On Whose Authority?
By Tobias Ball, Dissertation Editor
While interviewing a candidate for an editor vacancy, I asked about something from his work history, the job of writing instructor. I asked how he taught writing. After a long pause, the candidate offered some of the tips that most writers have heard, such as setting time aside every day specifically for writing, sharing work with others, and one of the most popular bits of advice, writing what you know. Although it is often the case that fiction and academic writers share techniques for getting words on the page, this last method is less applicable.
When faculty are working with students to develop a problem statement, they ask them what it is about their topic that they do not know. One of the functions of a dissertation is to fill a gap in the literature, that gap representing something unknown about a topic. The fact that the topic is something unknown means that writing what you know is not really possible. This may leave the academic writer of a dissertation at a loss for inspiration and with concerns about writing with any sort of authority. There is a solution.

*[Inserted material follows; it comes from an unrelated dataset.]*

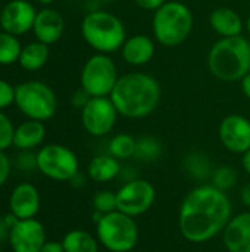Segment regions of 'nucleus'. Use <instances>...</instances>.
Here are the masks:
<instances>
[{"mask_svg": "<svg viewBox=\"0 0 250 252\" xmlns=\"http://www.w3.org/2000/svg\"><path fill=\"white\" fill-rule=\"evenodd\" d=\"M231 214L233 207L225 192L212 185H200L183 199L178 227L189 242L203 244L224 232Z\"/></svg>", "mask_w": 250, "mask_h": 252, "instance_id": "f257e3e1", "label": "nucleus"}, {"mask_svg": "<svg viewBox=\"0 0 250 252\" xmlns=\"http://www.w3.org/2000/svg\"><path fill=\"white\" fill-rule=\"evenodd\" d=\"M109 97L121 117L140 120L155 112L162 97V89L159 81L149 74L128 72L119 75Z\"/></svg>", "mask_w": 250, "mask_h": 252, "instance_id": "f03ea898", "label": "nucleus"}, {"mask_svg": "<svg viewBox=\"0 0 250 252\" xmlns=\"http://www.w3.org/2000/svg\"><path fill=\"white\" fill-rule=\"evenodd\" d=\"M208 69L225 83L242 81L250 72V41L243 35L222 37L208 53Z\"/></svg>", "mask_w": 250, "mask_h": 252, "instance_id": "7ed1b4c3", "label": "nucleus"}, {"mask_svg": "<svg viewBox=\"0 0 250 252\" xmlns=\"http://www.w3.org/2000/svg\"><path fill=\"white\" fill-rule=\"evenodd\" d=\"M81 35L96 53L111 55L122 47L127 40V30L119 16L97 9L88 12L83 18Z\"/></svg>", "mask_w": 250, "mask_h": 252, "instance_id": "20e7f679", "label": "nucleus"}, {"mask_svg": "<svg viewBox=\"0 0 250 252\" xmlns=\"http://www.w3.org/2000/svg\"><path fill=\"white\" fill-rule=\"evenodd\" d=\"M194 27V18L190 7L181 1L167 0L153 12L152 31L155 40L165 47H175L184 43Z\"/></svg>", "mask_w": 250, "mask_h": 252, "instance_id": "39448f33", "label": "nucleus"}, {"mask_svg": "<svg viewBox=\"0 0 250 252\" xmlns=\"http://www.w3.org/2000/svg\"><path fill=\"white\" fill-rule=\"evenodd\" d=\"M97 241L111 252L133 251L139 242V227L134 217L121 211L103 214L96 223Z\"/></svg>", "mask_w": 250, "mask_h": 252, "instance_id": "423d86ee", "label": "nucleus"}, {"mask_svg": "<svg viewBox=\"0 0 250 252\" xmlns=\"http://www.w3.org/2000/svg\"><path fill=\"white\" fill-rule=\"evenodd\" d=\"M15 105L27 118L46 123L57 111V97L49 84L28 80L16 86Z\"/></svg>", "mask_w": 250, "mask_h": 252, "instance_id": "0eeeda50", "label": "nucleus"}, {"mask_svg": "<svg viewBox=\"0 0 250 252\" xmlns=\"http://www.w3.org/2000/svg\"><path fill=\"white\" fill-rule=\"evenodd\" d=\"M118 78L119 74L113 59L105 53H94L85 61L80 83L90 97H105L111 96Z\"/></svg>", "mask_w": 250, "mask_h": 252, "instance_id": "6e6552de", "label": "nucleus"}, {"mask_svg": "<svg viewBox=\"0 0 250 252\" xmlns=\"http://www.w3.org/2000/svg\"><path fill=\"white\" fill-rule=\"evenodd\" d=\"M37 171L55 182H71L80 173V162L68 146L50 143L37 151Z\"/></svg>", "mask_w": 250, "mask_h": 252, "instance_id": "1a4fd4ad", "label": "nucleus"}, {"mask_svg": "<svg viewBox=\"0 0 250 252\" xmlns=\"http://www.w3.org/2000/svg\"><path fill=\"white\" fill-rule=\"evenodd\" d=\"M118 117L119 114L109 96L90 97L81 109V124L93 137H103L109 134L113 130Z\"/></svg>", "mask_w": 250, "mask_h": 252, "instance_id": "9d476101", "label": "nucleus"}, {"mask_svg": "<svg viewBox=\"0 0 250 252\" xmlns=\"http://www.w3.org/2000/svg\"><path fill=\"white\" fill-rule=\"evenodd\" d=\"M156 199V190L153 185L143 179H133L122 185L116 192L118 211L137 217L147 213Z\"/></svg>", "mask_w": 250, "mask_h": 252, "instance_id": "9b49d317", "label": "nucleus"}, {"mask_svg": "<svg viewBox=\"0 0 250 252\" xmlns=\"http://www.w3.org/2000/svg\"><path fill=\"white\" fill-rule=\"evenodd\" d=\"M37 12L28 0H10L0 9V28L16 37L24 35L32 31Z\"/></svg>", "mask_w": 250, "mask_h": 252, "instance_id": "f8f14e48", "label": "nucleus"}, {"mask_svg": "<svg viewBox=\"0 0 250 252\" xmlns=\"http://www.w3.org/2000/svg\"><path fill=\"white\" fill-rule=\"evenodd\" d=\"M222 146L233 154H245L250 149V120L240 114L227 115L218 128Z\"/></svg>", "mask_w": 250, "mask_h": 252, "instance_id": "ddd939ff", "label": "nucleus"}, {"mask_svg": "<svg viewBox=\"0 0 250 252\" xmlns=\"http://www.w3.org/2000/svg\"><path fill=\"white\" fill-rule=\"evenodd\" d=\"M46 229L37 219L19 220L9 233L7 244L12 252H40L46 244Z\"/></svg>", "mask_w": 250, "mask_h": 252, "instance_id": "4468645a", "label": "nucleus"}, {"mask_svg": "<svg viewBox=\"0 0 250 252\" xmlns=\"http://www.w3.org/2000/svg\"><path fill=\"white\" fill-rule=\"evenodd\" d=\"M41 207L38 189L31 183L16 185L9 196V213L19 220L35 219Z\"/></svg>", "mask_w": 250, "mask_h": 252, "instance_id": "2eb2a0df", "label": "nucleus"}, {"mask_svg": "<svg viewBox=\"0 0 250 252\" xmlns=\"http://www.w3.org/2000/svg\"><path fill=\"white\" fill-rule=\"evenodd\" d=\"M63 31H65V19L60 15V12L49 6L37 12L32 32L38 41L49 46L55 44L62 38Z\"/></svg>", "mask_w": 250, "mask_h": 252, "instance_id": "dca6fc26", "label": "nucleus"}, {"mask_svg": "<svg viewBox=\"0 0 250 252\" xmlns=\"http://www.w3.org/2000/svg\"><path fill=\"white\" fill-rule=\"evenodd\" d=\"M228 252H250V211L233 216L222 232Z\"/></svg>", "mask_w": 250, "mask_h": 252, "instance_id": "f3484780", "label": "nucleus"}, {"mask_svg": "<svg viewBox=\"0 0 250 252\" xmlns=\"http://www.w3.org/2000/svg\"><path fill=\"white\" fill-rule=\"evenodd\" d=\"M156 53V46L152 37L144 34H134L127 38L121 47L122 59L133 66H143L149 63Z\"/></svg>", "mask_w": 250, "mask_h": 252, "instance_id": "a211bd4d", "label": "nucleus"}, {"mask_svg": "<svg viewBox=\"0 0 250 252\" xmlns=\"http://www.w3.org/2000/svg\"><path fill=\"white\" fill-rule=\"evenodd\" d=\"M209 24L211 28L221 37L242 35V31L245 28V22L242 21V16L234 9L227 6L214 9L209 15Z\"/></svg>", "mask_w": 250, "mask_h": 252, "instance_id": "6ab92c4d", "label": "nucleus"}, {"mask_svg": "<svg viewBox=\"0 0 250 252\" xmlns=\"http://www.w3.org/2000/svg\"><path fill=\"white\" fill-rule=\"evenodd\" d=\"M46 139V127L43 121L25 120L15 127L13 146L18 151H32L38 148Z\"/></svg>", "mask_w": 250, "mask_h": 252, "instance_id": "aec40b11", "label": "nucleus"}, {"mask_svg": "<svg viewBox=\"0 0 250 252\" xmlns=\"http://www.w3.org/2000/svg\"><path fill=\"white\" fill-rule=\"evenodd\" d=\"M88 177L97 183H108L115 180L121 173V164L119 159L112 157L111 154H102L96 155L88 167H87Z\"/></svg>", "mask_w": 250, "mask_h": 252, "instance_id": "412c9836", "label": "nucleus"}, {"mask_svg": "<svg viewBox=\"0 0 250 252\" xmlns=\"http://www.w3.org/2000/svg\"><path fill=\"white\" fill-rule=\"evenodd\" d=\"M49 58H50L49 44H44V43L35 40V41H31V43L22 46L18 63L25 71H38L47 63Z\"/></svg>", "mask_w": 250, "mask_h": 252, "instance_id": "4be33fe9", "label": "nucleus"}, {"mask_svg": "<svg viewBox=\"0 0 250 252\" xmlns=\"http://www.w3.org/2000/svg\"><path fill=\"white\" fill-rule=\"evenodd\" d=\"M60 242L65 252H99V241L81 229L69 230Z\"/></svg>", "mask_w": 250, "mask_h": 252, "instance_id": "5701e85b", "label": "nucleus"}, {"mask_svg": "<svg viewBox=\"0 0 250 252\" xmlns=\"http://www.w3.org/2000/svg\"><path fill=\"white\" fill-rule=\"evenodd\" d=\"M22 50V44L19 37L9 34L6 31H0V65L7 66L16 63L19 61V55Z\"/></svg>", "mask_w": 250, "mask_h": 252, "instance_id": "b1692460", "label": "nucleus"}, {"mask_svg": "<svg viewBox=\"0 0 250 252\" xmlns=\"http://www.w3.org/2000/svg\"><path fill=\"white\" fill-rule=\"evenodd\" d=\"M136 143L137 139H134L131 134L119 133L111 139L108 145V151L116 159H128L136 154Z\"/></svg>", "mask_w": 250, "mask_h": 252, "instance_id": "393cba45", "label": "nucleus"}, {"mask_svg": "<svg viewBox=\"0 0 250 252\" xmlns=\"http://www.w3.org/2000/svg\"><path fill=\"white\" fill-rule=\"evenodd\" d=\"M161 155H162V143L158 139L152 136H143L137 139L134 158L143 162H153L159 159Z\"/></svg>", "mask_w": 250, "mask_h": 252, "instance_id": "a878e982", "label": "nucleus"}, {"mask_svg": "<svg viewBox=\"0 0 250 252\" xmlns=\"http://www.w3.org/2000/svg\"><path fill=\"white\" fill-rule=\"evenodd\" d=\"M186 170L189 174H192L197 180H206L208 177H212L211 171V162L203 154H190L186 158Z\"/></svg>", "mask_w": 250, "mask_h": 252, "instance_id": "bb28decb", "label": "nucleus"}, {"mask_svg": "<svg viewBox=\"0 0 250 252\" xmlns=\"http://www.w3.org/2000/svg\"><path fill=\"white\" fill-rule=\"evenodd\" d=\"M212 186H215L217 189L225 192L228 189H231L236 182H237V173L233 167L230 165H222L218 167L217 170H214L212 173Z\"/></svg>", "mask_w": 250, "mask_h": 252, "instance_id": "cd10ccee", "label": "nucleus"}, {"mask_svg": "<svg viewBox=\"0 0 250 252\" xmlns=\"http://www.w3.org/2000/svg\"><path fill=\"white\" fill-rule=\"evenodd\" d=\"M93 208L96 213L109 214L116 211V192L112 190H99L93 196Z\"/></svg>", "mask_w": 250, "mask_h": 252, "instance_id": "c85d7f7f", "label": "nucleus"}, {"mask_svg": "<svg viewBox=\"0 0 250 252\" xmlns=\"http://www.w3.org/2000/svg\"><path fill=\"white\" fill-rule=\"evenodd\" d=\"M13 134H15V126L12 120L3 111H0V151L1 152L13 146Z\"/></svg>", "mask_w": 250, "mask_h": 252, "instance_id": "c756f323", "label": "nucleus"}, {"mask_svg": "<svg viewBox=\"0 0 250 252\" xmlns=\"http://www.w3.org/2000/svg\"><path fill=\"white\" fill-rule=\"evenodd\" d=\"M15 92L16 87H13L9 81L0 78V111H4L15 103Z\"/></svg>", "mask_w": 250, "mask_h": 252, "instance_id": "7c9ffc66", "label": "nucleus"}, {"mask_svg": "<svg viewBox=\"0 0 250 252\" xmlns=\"http://www.w3.org/2000/svg\"><path fill=\"white\" fill-rule=\"evenodd\" d=\"M15 165L25 173L37 170V152L32 154L31 151H21V154L16 157Z\"/></svg>", "mask_w": 250, "mask_h": 252, "instance_id": "2f4dec72", "label": "nucleus"}, {"mask_svg": "<svg viewBox=\"0 0 250 252\" xmlns=\"http://www.w3.org/2000/svg\"><path fill=\"white\" fill-rule=\"evenodd\" d=\"M10 170H12L10 159L7 158V155L4 152L0 151V189L6 185V182L10 176Z\"/></svg>", "mask_w": 250, "mask_h": 252, "instance_id": "473e14b6", "label": "nucleus"}, {"mask_svg": "<svg viewBox=\"0 0 250 252\" xmlns=\"http://www.w3.org/2000/svg\"><path fill=\"white\" fill-rule=\"evenodd\" d=\"M88 99H90V96L83 90V89H80V90H77L74 94H72V105L75 106V108H78L80 111L84 108V105L88 102Z\"/></svg>", "mask_w": 250, "mask_h": 252, "instance_id": "72a5a7b5", "label": "nucleus"}, {"mask_svg": "<svg viewBox=\"0 0 250 252\" xmlns=\"http://www.w3.org/2000/svg\"><path fill=\"white\" fill-rule=\"evenodd\" d=\"M165 1H167V0H134V3H136L139 7H141V9H144V10H152V12L158 10Z\"/></svg>", "mask_w": 250, "mask_h": 252, "instance_id": "f704fd0d", "label": "nucleus"}, {"mask_svg": "<svg viewBox=\"0 0 250 252\" xmlns=\"http://www.w3.org/2000/svg\"><path fill=\"white\" fill-rule=\"evenodd\" d=\"M40 252H65L62 242L56 241H46V244L41 247Z\"/></svg>", "mask_w": 250, "mask_h": 252, "instance_id": "c9c22d12", "label": "nucleus"}, {"mask_svg": "<svg viewBox=\"0 0 250 252\" xmlns=\"http://www.w3.org/2000/svg\"><path fill=\"white\" fill-rule=\"evenodd\" d=\"M9 233H10V227L7 226V223L4 221V219L0 217V245L4 244V242H7Z\"/></svg>", "mask_w": 250, "mask_h": 252, "instance_id": "e433bc0d", "label": "nucleus"}, {"mask_svg": "<svg viewBox=\"0 0 250 252\" xmlns=\"http://www.w3.org/2000/svg\"><path fill=\"white\" fill-rule=\"evenodd\" d=\"M240 84H242V92H243V94L250 100V72L249 74H246V75L242 78Z\"/></svg>", "mask_w": 250, "mask_h": 252, "instance_id": "4c0bfd02", "label": "nucleus"}, {"mask_svg": "<svg viewBox=\"0 0 250 252\" xmlns=\"http://www.w3.org/2000/svg\"><path fill=\"white\" fill-rule=\"evenodd\" d=\"M242 201L246 207L250 208V183H248L243 189H242Z\"/></svg>", "mask_w": 250, "mask_h": 252, "instance_id": "58836bf2", "label": "nucleus"}, {"mask_svg": "<svg viewBox=\"0 0 250 252\" xmlns=\"http://www.w3.org/2000/svg\"><path fill=\"white\" fill-rule=\"evenodd\" d=\"M242 165H243V170L250 176V149L248 152L243 154V158H242Z\"/></svg>", "mask_w": 250, "mask_h": 252, "instance_id": "ea45409f", "label": "nucleus"}, {"mask_svg": "<svg viewBox=\"0 0 250 252\" xmlns=\"http://www.w3.org/2000/svg\"><path fill=\"white\" fill-rule=\"evenodd\" d=\"M37 3H40L41 6H50L52 3H55L56 0H35Z\"/></svg>", "mask_w": 250, "mask_h": 252, "instance_id": "a19ab883", "label": "nucleus"}, {"mask_svg": "<svg viewBox=\"0 0 250 252\" xmlns=\"http://www.w3.org/2000/svg\"><path fill=\"white\" fill-rule=\"evenodd\" d=\"M245 28H246V31H248V34H249L250 37V15L249 18L246 19V22H245Z\"/></svg>", "mask_w": 250, "mask_h": 252, "instance_id": "79ce46f5", "label": "nucleus"}, {"mask_svg": "<svg viewBox=\"0 0 250 252\" xmlns=\"http://www.w3.org/2000/svg\"><path fill=\"white\" fill-rule=\"evenodd\" d=\"M100 1H105V3H112V1H118V0H100Z\"/></svg>", "mask_w": 250, "mask_h": 252, "instance_id": "37998d69", "label": "nucleus"}, {"mask_svg": "<svg viewBox=\"0 0 250 252\" xmlns=\"http://www.w3.org/2000/svg\"><path fill=\"white\" fill-rule=\"evenodd\" d=\"M225 252H228V251H225Z\"/></svg>", "mask_w": 250, "mask_h": 252, "instance_id": "c03bdc74", "label": "nucleus"}]
</instances>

Another function of the dissertation is to contribute something new that will foster growth in a particular academic field. The venue for the discussion of such contributions is the academic literature. In the literature, readers find the reporting of successes and failures of experiments, analyses of original data, and multiple perspectives on a multitude of topics. It is here that writers both find their inspiration and establish their authority.
Before putting pen to paper (or fingers to keys), it is a good idea to read the literature. At some point, a dissertator will have to write a review of the literature; however, prior to offering analysis through synthesis, read some of it. Select a few articles, read them through, abstract to conclusion, and see how others have started and completed their own research. The result of spending time reading will be twofold.
First, taking the time to read the work of others, the reporting not only of their results, but also how the process came about, may offer ideas for topics, methodologies, and ways of communicating. Second, after reading a few articles, you will begin to know more about that particular topic. The more peer-reviewed articles you read, the more you know; the more you know, the greater your authority. Although it is a simple equation, it is true. Inspiration and authority have the same source.